Sorghum. I found brown rice and sorghum to be practically interchangeable, except that sorghum doesn't have the after taste when you use too much.

ETA: Most brands of sorghum flour contain corn in them, so you will need to watch out if you are sensitive to corn.


----------



## allnaturalmom (May 31, 2006)

I love buckwheat! We use it for pancakes and recently I made muffins with it. The challenge for me is to make things that are not too dry and crumbly.

I have found that recipes that use fruit... like bananas or applesauce... come out the best! Others are ok, but, I think the fruit keeps it moist. Also, I don't use eggs or any 'gum' powders, either.

hth


----------



## kaybee (Apr 30, 2003)

Carol Fenster's GF flour mix (what most of her recipes are based on) has sorghum flour, tapioca flour, and potato starch in it. Some recipes do have rice flour, but it's not the base flour - you could probably substitute something else in there. We rely pretty heavily on some of her recipes (pizza crust, etc.).


----------



## meemee (Mar 30, 2005)

i like mixing my own flours so i would say instead of going for a mix - create a mix yourself and go for it.

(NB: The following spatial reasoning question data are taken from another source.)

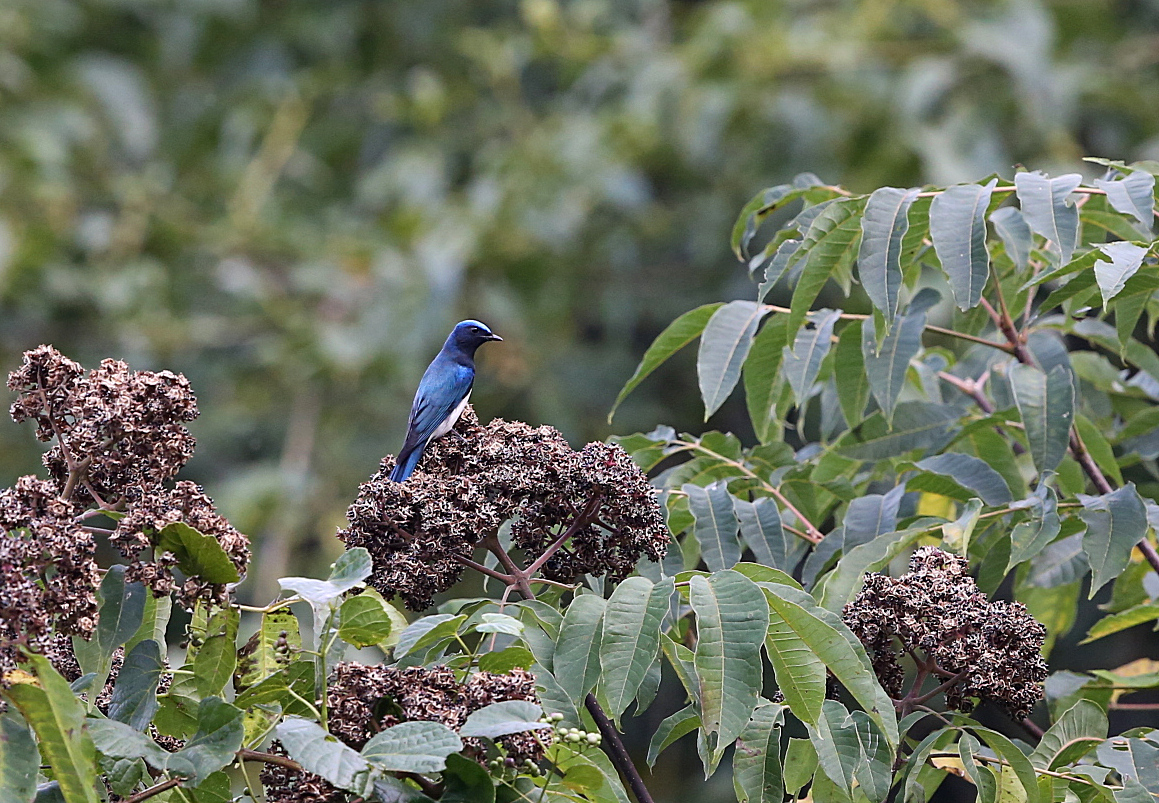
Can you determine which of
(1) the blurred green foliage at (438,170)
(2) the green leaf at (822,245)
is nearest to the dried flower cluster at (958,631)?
(2) the green leaf at (822,245)

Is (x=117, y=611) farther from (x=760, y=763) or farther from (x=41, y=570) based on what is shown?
(x=760, y=763)

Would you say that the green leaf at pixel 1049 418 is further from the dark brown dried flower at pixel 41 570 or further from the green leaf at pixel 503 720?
the dark brown dried flower at pixel 41 570

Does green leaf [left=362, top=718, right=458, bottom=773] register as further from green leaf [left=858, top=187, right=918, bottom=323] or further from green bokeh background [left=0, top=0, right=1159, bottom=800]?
green bokeh background [left=0, top=0, right=1159, bottom=800]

which rice flour did you use? white is more sticky than brown (btw all the arsenic is mostly around brown rice).

so for the stickiness i'd substitute with starch - potato or tapioca.

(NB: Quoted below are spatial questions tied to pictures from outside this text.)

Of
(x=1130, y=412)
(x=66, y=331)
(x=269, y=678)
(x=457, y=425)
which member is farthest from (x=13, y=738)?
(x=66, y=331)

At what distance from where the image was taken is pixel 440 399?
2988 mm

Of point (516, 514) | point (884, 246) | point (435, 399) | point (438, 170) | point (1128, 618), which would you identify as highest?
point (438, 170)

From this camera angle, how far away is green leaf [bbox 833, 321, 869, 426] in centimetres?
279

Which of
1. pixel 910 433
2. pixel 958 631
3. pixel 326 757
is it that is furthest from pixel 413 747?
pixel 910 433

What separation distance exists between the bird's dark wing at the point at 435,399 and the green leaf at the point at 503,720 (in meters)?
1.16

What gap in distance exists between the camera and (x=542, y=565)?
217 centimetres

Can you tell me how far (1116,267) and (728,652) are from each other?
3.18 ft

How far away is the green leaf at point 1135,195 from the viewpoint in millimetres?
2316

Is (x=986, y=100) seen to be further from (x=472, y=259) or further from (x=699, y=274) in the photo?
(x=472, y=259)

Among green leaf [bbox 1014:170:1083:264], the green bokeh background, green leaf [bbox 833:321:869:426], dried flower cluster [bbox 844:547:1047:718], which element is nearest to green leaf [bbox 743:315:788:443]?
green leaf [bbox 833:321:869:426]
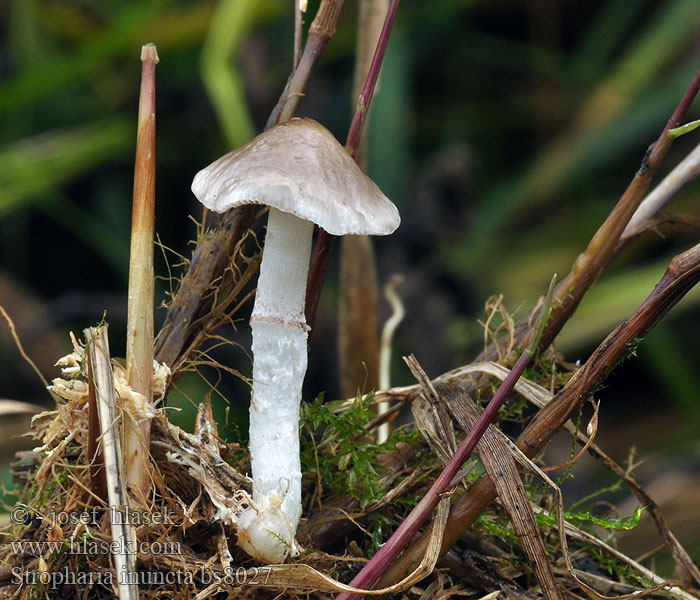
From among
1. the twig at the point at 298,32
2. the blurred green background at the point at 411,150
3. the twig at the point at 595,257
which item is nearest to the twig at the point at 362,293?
the twig at the point at 298,32

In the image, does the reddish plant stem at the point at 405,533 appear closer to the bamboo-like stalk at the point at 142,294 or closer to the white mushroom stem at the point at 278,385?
the white mushroom stem at the point at 278,385

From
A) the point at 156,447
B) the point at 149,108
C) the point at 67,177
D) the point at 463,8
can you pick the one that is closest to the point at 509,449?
the point at 156,447

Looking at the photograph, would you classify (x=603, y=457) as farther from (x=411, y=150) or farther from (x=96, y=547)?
(x=411, y=150)

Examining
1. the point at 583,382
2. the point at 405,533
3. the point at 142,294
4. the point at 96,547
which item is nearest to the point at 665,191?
the point at 583,382

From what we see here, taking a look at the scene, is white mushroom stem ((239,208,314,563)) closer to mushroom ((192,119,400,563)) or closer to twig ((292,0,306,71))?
mushroom ((192,119,400,563))

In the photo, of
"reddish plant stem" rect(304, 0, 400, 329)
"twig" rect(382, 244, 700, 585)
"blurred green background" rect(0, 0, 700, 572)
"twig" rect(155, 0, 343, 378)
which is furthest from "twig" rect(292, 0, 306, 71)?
"blurred green background" rect(0, 0, 700, 572)

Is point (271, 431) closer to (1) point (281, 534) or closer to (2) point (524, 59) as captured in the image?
(1) point (281, 534)

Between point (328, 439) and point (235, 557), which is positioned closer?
point (235, 557)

i also use millet flour but sometimes that's hard to find.

also i use bean flours too - chick pea and fava bean flour

http://glutenfreegirl.com/how-to-make-a-gluten-free-all-purpose-flour-mix/

i am still learning about this as i experiment with water absorbency, starchiness, stickiness and fat. i stay away mostly from nut flour due to the cost.


----------



## pek64 (Apr 8, 2012)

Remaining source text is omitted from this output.